Sob impacto do Manifesto pau-brasil foi que Abguar Bastos, em 1927, publicou na revista Belém Nova uma espécie de "versão amazônica" do "programa oswaldiano": o Flaminaçu, que em tupi (flami-n'-assú, pela grafia original) significa "grande chama". Sua pretensão era não só combater o passadismo literário da região, mas também convocar os intelectuais paraenses para o movimento renovador iniciado em São Paulo e que na Amazônia deveria ganhar feições próprias. Ouvi:
"Primeiramente vós, poetas e prosadores divinos da minha geração; depois de vós, prosadores e poetas, apajelados à sombra das vossas tabas primitivas e que estais a ver, espetados em paus sagrados, os despojos, as glórias, as caveiras - das vossas escaladas às cordilheiras da ilusão. Àqueles a minha voz vai confinada. A estes ela se intimida. Àqueles ela se recolhe como um zangão à sua colméia. A estes ela recalcitra. Não que os receie no choque, mas, de fato, porque eles não procurarão, sem esforços dolorosos, metê-las em suas sacolas de Arte.
Assunto-vos agora o meu propósito de uma corrente de pensamento, cara a cara à que se inicia no sul com esta pele genuína: "Pau-brasil" (Bastos, apud Jornal da União Brasileira de Escritores, 2002, p. 9)
A partir desse manifesto, endereçado não só aos jovens literatos interessados em encampar novos princípios estéticos e políticos abertos pelo movimento modernista, mas também destinado a combater todos representantes duma literatura passadista, que o próprio Abguar Bastos se viu forçado a produzir um romance em conformidade com o programa então esboçado.

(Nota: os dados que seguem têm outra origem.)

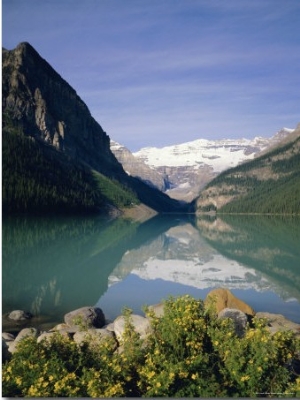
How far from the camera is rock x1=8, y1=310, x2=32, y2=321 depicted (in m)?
18.7

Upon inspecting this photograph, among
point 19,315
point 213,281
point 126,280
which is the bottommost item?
point 19,315

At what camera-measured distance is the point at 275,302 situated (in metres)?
21.0

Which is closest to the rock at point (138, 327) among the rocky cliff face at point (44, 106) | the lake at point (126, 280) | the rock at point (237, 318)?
the rock at point (237, 318)

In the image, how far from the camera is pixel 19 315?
18.8 m

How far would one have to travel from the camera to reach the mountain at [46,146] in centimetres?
9300

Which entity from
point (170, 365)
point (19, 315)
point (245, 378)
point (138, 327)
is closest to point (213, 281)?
point (19, 315)

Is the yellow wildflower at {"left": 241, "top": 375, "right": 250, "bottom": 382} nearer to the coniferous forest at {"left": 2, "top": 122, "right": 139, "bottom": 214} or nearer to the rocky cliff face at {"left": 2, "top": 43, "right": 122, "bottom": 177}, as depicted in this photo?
the coniferous forest at {"left": 2, "top": 122, "right": 139, "bottom": 214}

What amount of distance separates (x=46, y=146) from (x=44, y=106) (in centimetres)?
2156

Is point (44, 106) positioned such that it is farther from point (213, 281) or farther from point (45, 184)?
point (213, 281)

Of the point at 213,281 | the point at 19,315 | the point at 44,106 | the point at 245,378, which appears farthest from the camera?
the point at 44,106

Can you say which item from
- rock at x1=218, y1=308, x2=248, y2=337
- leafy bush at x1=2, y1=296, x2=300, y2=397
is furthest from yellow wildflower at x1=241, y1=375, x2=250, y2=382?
rock at x1=218, y1=308, x2=248, y2=337

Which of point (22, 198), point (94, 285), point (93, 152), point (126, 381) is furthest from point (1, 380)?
point (93, 152)

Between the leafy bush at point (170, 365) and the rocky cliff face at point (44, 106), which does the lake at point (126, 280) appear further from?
the rocky cliff face at point (44, 106)

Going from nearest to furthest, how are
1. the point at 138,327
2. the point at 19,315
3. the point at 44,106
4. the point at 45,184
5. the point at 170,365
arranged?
the point at 170,365, the point at 138,327, the point at 19,315, the point at 45,184, the point at 44,106
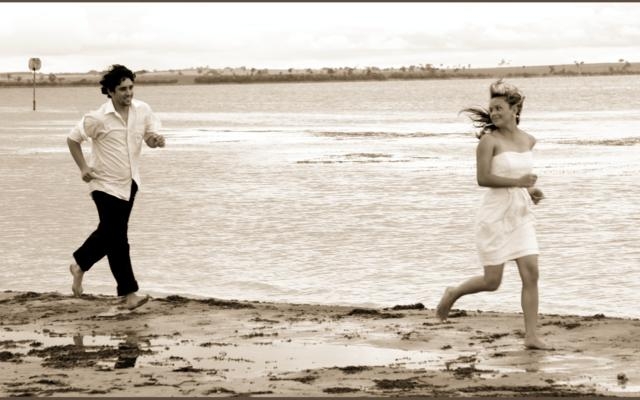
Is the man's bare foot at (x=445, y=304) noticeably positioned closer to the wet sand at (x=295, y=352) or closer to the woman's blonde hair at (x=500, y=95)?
the wet sand at (x=295, y=352)

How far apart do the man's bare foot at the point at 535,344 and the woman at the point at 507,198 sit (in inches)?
1.3

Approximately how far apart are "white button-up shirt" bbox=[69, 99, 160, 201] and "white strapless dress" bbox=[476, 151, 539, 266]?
2.81m

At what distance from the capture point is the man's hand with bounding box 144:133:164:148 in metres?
9.59

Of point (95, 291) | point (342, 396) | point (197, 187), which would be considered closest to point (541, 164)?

Mas, então, a retomada da universidade da maré, doravante, precisaria contemplar o "dedo cortado" do monumento de Niemeyer à Cabanagem. Consolidar a fratura regional sem anular a diversidade cultural da Fronteira Norte: as fronteiras da História visitadas pelas artes dos próprios amazônidas. O congresso das cidades amazônicas pelo diálogo e amizade  do ajuricabano, não exige redução das expressões regionais, nem a rendição do pensamento descolonizador. Muito pelo contrário, é na diversidade cultura da descolonização que a Amazônia se resguarda e o nosso Brasil se agiganta perante o mundo "sem fronteiras", pra inglês ver.